Get data to eigenstrat:
```
python2 ~/gdc/vcf2eigenstrat.py -v testset.filtered.vcf.gz -o testset -i testset_1.ind
```

Analyse with admixtools:

```
R --vanilla
library(admixtools)
library(dplyr)
options(scipen=100)

extract_f2(pref="testset",
    outdir="genos",blgsize=500000,
    overwrite=T,maxmem=500
)

f2_blocks = f2_from_precomp("genos")
f4_table1<-f4(f2_blocks,pop1="YRI", pop2="IBS",pop3="NEA", pop4="DEN")
```

IBS has more shared alleles with NEA than expected. This is due to gene flow from Neandertals to non-Africans. The z-score is low because this is only one chromosome.

```
pop1  pop2  pop3  pop4       est       se     z      p
  <chr> <chr> <chr> <chr>    <dbl>    <dbl> <dbl>  <dbl>
1 YRI   IBS   NEA   DEN   -0.00202 0.000905 -2.24 0.0254
```

## B)

Calculate matchrate to Denisovan:
```
sstar matchrate --vcf testset.filtered.nomis.witharch.vcf.gz --ref ref.ind.list --tgt tgt.ind.list --src deni.list --score testset.threshold.results --mapped-region testset.tracts.bed --output deni.match.rate.results
```

Get Denisovan-like fragments regardless of Neanderthals:
```
sstar tract --threshold testset.threshold.results --output-prefix deni.final --match-rate deni.match.rate.results
```

Count the number of fragments:
```
R --vanilla # or RStudio

setwd("/home/jovyan/notebooks/introgression/data")
matchtab<-read.table("deni.final.bed",sep="\t",header=F)
as.data.frame(table(matchtab[which(matchtab[,5]>0.33),4]))
```

Do a direct comparison what fits best, following the sstar tutorial:

```
sstar tract --threshold testset.threshold.results --output-prefix both.final --match-rate altai.match.rate.results deni.match.rate.results
```

Count the number of fragments:
```
R --vanilla # or RStudio

setwd("/home/jovyan/notebooks/introgression/data")
matchtab<-read.table("both.final.src2.bed",sep="\t",header=F)
as.data.frame(table(matchtab[which(matchtab[,5]>0.33),4]))
```


## C)

The following is a rather efficient solution (not even the most efficient one). As always, there are different ways of reaching the same goal.

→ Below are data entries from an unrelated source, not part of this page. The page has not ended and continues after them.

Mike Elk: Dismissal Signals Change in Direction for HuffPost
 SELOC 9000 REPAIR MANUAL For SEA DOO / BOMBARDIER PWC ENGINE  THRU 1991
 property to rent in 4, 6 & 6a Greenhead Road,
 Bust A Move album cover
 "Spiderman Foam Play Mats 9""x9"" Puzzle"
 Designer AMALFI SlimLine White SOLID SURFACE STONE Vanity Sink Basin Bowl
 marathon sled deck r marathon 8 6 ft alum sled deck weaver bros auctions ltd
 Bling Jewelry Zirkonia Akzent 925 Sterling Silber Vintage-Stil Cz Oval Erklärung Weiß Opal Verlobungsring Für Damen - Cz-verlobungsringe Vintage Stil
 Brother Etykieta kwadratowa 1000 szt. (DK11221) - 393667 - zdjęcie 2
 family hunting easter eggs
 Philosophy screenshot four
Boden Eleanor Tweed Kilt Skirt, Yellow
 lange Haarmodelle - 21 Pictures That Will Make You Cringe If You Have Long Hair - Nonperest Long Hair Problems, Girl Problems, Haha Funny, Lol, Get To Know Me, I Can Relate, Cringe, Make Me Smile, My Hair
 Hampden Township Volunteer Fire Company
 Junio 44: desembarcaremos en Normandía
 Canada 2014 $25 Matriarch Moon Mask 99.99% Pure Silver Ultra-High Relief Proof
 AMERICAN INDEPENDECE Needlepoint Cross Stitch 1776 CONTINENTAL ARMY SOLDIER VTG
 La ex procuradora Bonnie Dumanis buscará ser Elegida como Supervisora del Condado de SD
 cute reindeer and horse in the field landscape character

Get values of cumulative length per individual on the command line (one could also do the same in R, but for practical purposes we stick to the methods from the course). The easiest is a `while` loop, but it can be done one by one with copy-pasting of code.

```
while read ind in
do
grep "$ind" both.final.src2.bed | bedtools sort | bedtools merge > $ind.deni.bed
grep "$ind" both.final.src1.bed | bedtools sort | bedtools merge > $ind.altai.bed
done < tgt.ind.list
```

Otherwise, just do `ind=HG02223` and the same two lines with grep, repeat with the next `ind` etc.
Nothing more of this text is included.